Amnesty Kicks As FG Pushes Social Media Regulation
Amnesty International has strongly opposed the call by the Nigerian Government to regulate the use of social media and online broadcasters.
It would be recalled that the Minister of Information and Culture, Lai Mohammed, had urged the House of Representatives to include regulation of Twitter in the National Broadcasting Commission Act.
The minister made the call at the public hearing on a bill to amend the NBC Act organised by the House Committee on Information.
“I will want to add, that specifically, internet broadcasting and all online media should be included in this because we have responsibility to monitor content— including Twitter,” he said.
Reacting, Amnesty International, in a tweet via its Twitter account, yesterday, kicked against the motion.
It noted that when social media is regulated, authorities can arbitrarily have powers to shut down the internet and limit access to social media.
It further noted that criticizing the government will be made punishable with penalties of up to three years in prison.
“When social media is regulated, authorities can arbitrarily have powers to shut down the Internet and limit access to social media.
“Criticizing the government will be made punishable with penalties of up to three years in prison.

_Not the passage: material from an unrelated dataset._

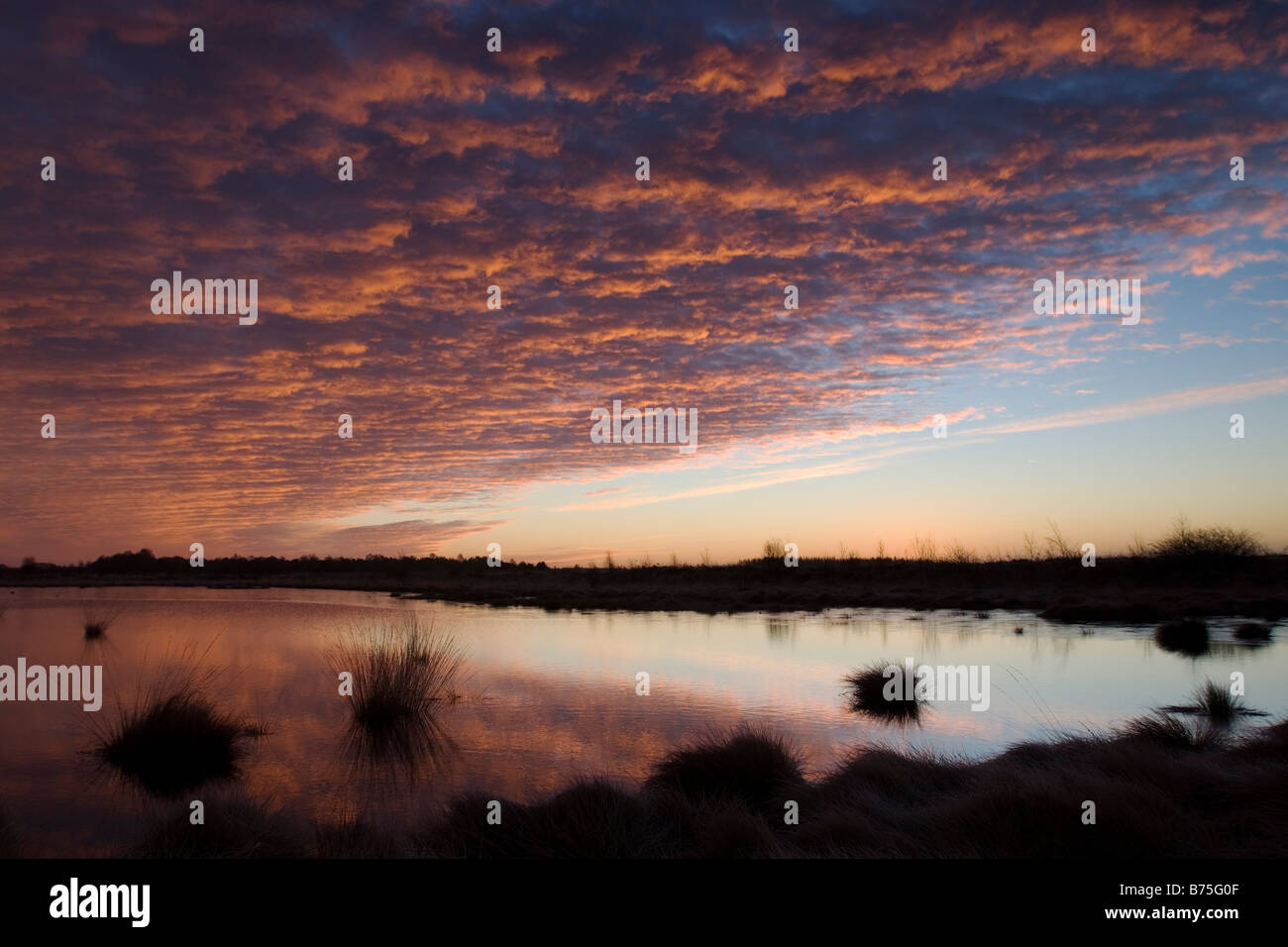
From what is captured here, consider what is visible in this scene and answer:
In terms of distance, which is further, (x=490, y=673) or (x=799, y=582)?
(x=799, y=582)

“Regulating social media in Nigeria could be easily abused to punish critics of government policies and actions, and anyone who asks difficult questions could find themselves liable for ‘diminishing public confidence in the government.’
“Seeking a law to prohibit abusive, threatening and insulting behaviour is open to very wide interpretation. This section would pose a threat to critical opinion, satire, public dialogue and political commentary,” the statement added.